As I was leaving the dentist office I passed a women and vaguely thought she looked familiar, I didn't think much of it because I do that all the time. Just as I was opening the door to leave I heard someone call her name, "Greta, the dentist is ready for you." I stopped dead in my tracks, THAT'S GRETA, a friend of my moms! As I turned around we looked at each other and I said Greta just as she was saying Ricky. That was about it, I was leaving and she was going in for her time with the dentist.

As I left I couldn't get Greta off my mind. I had many memories of her and her family. Up until the time my mom got sick she would give me daily, if not weekly, updates about her friends and their families.  These were people we had gone to church with when I was young and my mom had stayed in touch with them until the end. I remember thinking, mom hasn't told me anything about Greta lately.

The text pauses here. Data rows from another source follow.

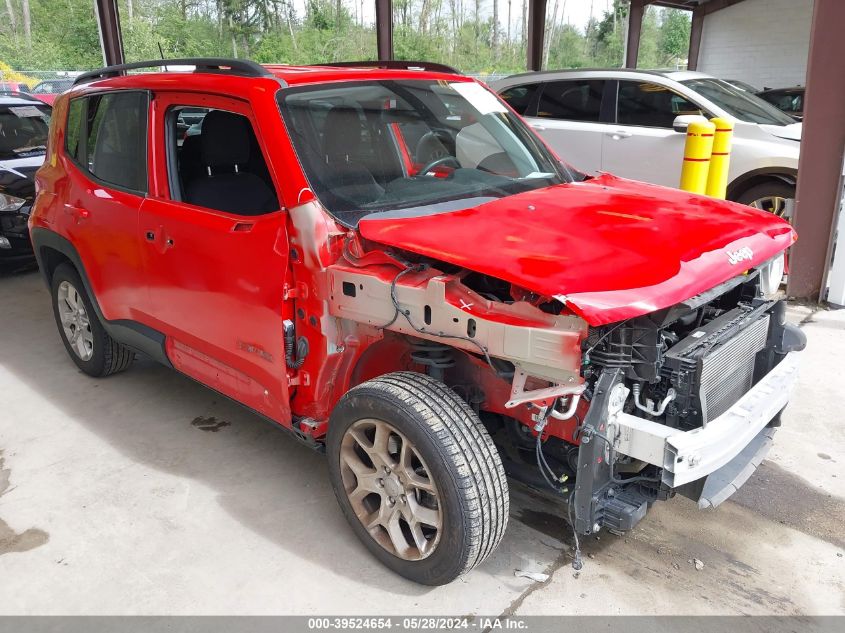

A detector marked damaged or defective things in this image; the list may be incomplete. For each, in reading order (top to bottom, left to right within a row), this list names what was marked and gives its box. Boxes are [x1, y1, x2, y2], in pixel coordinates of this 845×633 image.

dented hood [360, 173, 796, 326]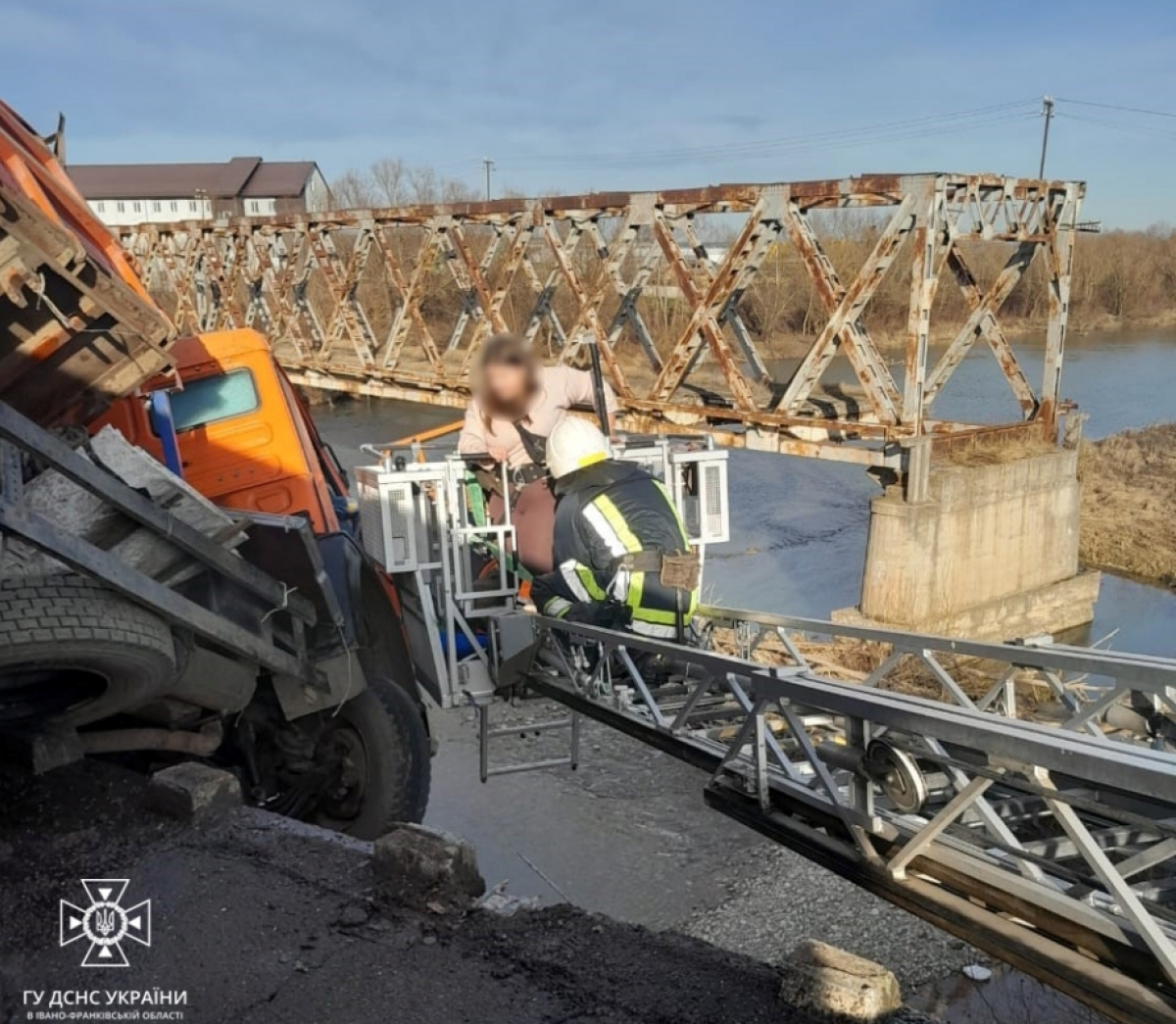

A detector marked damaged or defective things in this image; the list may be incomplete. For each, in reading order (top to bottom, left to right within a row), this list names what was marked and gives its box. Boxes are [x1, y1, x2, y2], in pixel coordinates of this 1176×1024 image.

rusty bridge girder [117, 171, 1082, 467]
rusty metal truss bridge [117, 174, 1082, 472]
rusty steel beam [119, 171, 1082, 467]
broken concrete slab [150, 761, 244, 822]
broken concrete slab [371, 822, 482, 912]
broken concrete slab [780, 940, 898, 1020]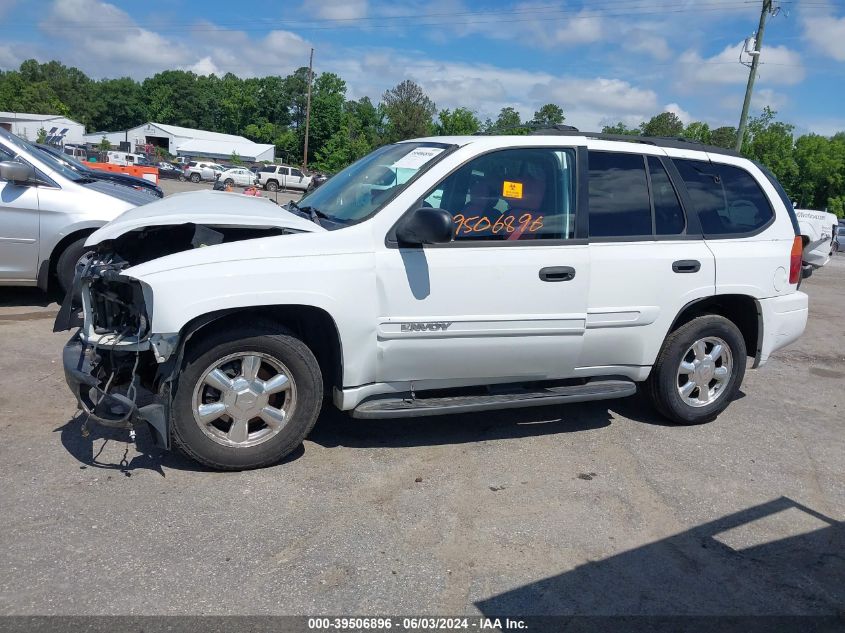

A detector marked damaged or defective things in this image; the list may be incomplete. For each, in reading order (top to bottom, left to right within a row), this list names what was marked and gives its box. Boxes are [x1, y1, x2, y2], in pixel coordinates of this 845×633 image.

damaged front end of suv [55, 193, 320, 450]
crumpled hood [85, 189, 324, 246]
damaged car [56, 135, 808, 470]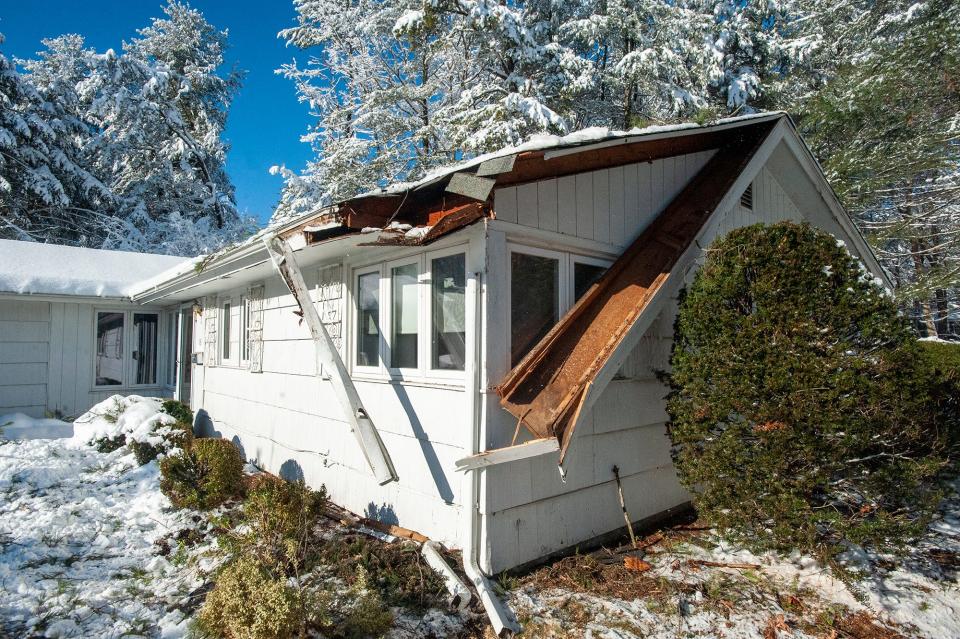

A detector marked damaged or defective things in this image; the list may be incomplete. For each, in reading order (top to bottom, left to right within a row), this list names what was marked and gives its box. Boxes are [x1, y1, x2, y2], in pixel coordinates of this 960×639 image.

damaged downspout [262, 234, 398, 484]
damaged downspout [464, 264, 520, 636]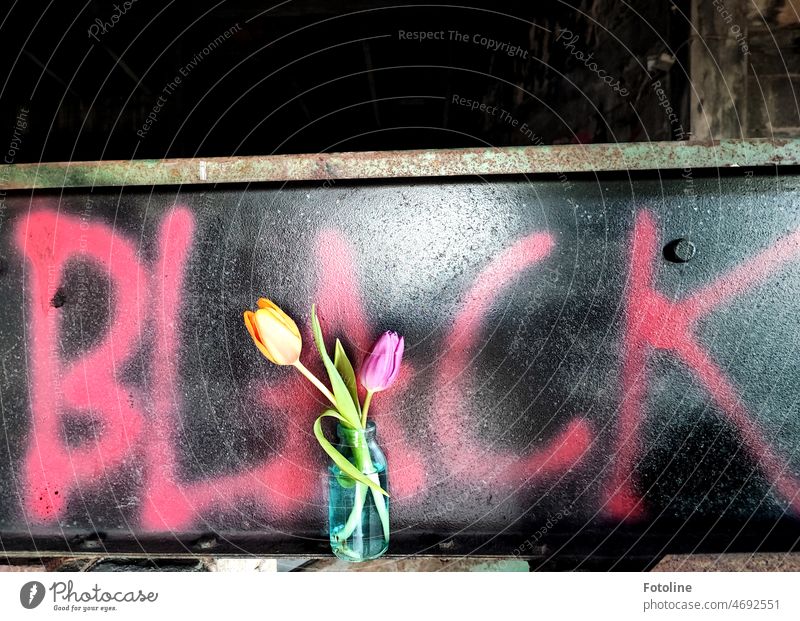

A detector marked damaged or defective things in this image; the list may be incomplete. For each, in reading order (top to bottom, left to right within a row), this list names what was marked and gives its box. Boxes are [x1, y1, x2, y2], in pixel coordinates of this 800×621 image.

rusty metal edge [0, 138, 796, 189]
rusted metal beam [0, 139, 796, 190]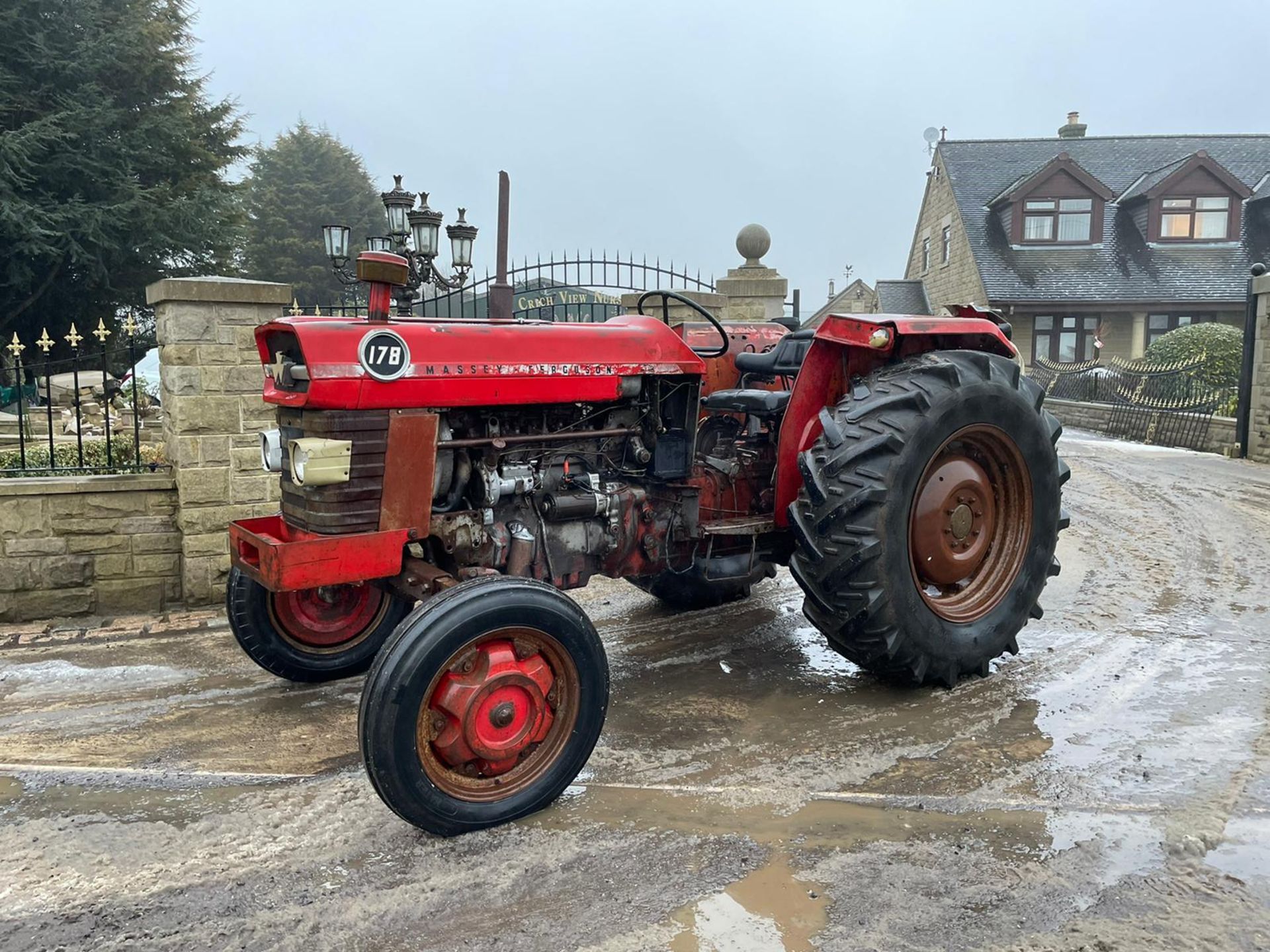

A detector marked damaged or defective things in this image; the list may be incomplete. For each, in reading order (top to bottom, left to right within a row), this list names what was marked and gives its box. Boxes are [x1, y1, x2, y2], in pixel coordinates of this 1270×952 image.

rusty wheel rim [904, 426, 1031, 627]
rusty wheel rim [268, 588, 386, 654]
rusty wheel rim [413, 629, 579, 802]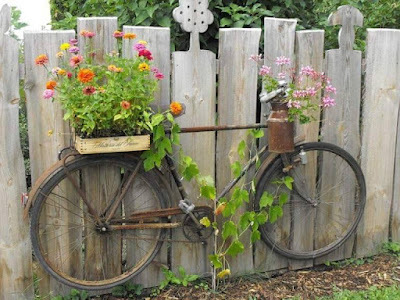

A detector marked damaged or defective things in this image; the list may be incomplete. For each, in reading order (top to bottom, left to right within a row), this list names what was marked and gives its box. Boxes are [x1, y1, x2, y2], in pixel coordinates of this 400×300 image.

rusty bucket [268, 102, 294, 152]
rusty metal can [268, 102, 296, 152]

It hit me hard, mom was dead.

She had died 8 months ago and I still forget. I don't know how many times I've gone to pick up the phone to tell her hi or how many times I've thought to myself, mom will know, i'll ask her later. I didn't know how Greta's kids were, where are they, what they were doing now. Do they have kids, grand-kids, mom would have known all of that. I would have called my mom as soon as I got in the car and said,"you won't believe who i saw at the dentist today" and our conversation could have easily lasted an hour.

So today, I was reminded once again that my mom is dead and my heart breaks all over again.

I feel a bit better now after writing, but I know that the next time I remember that my mom is dead, my heart will break all over again.

~dedicated to my mom with love, I miss you so much.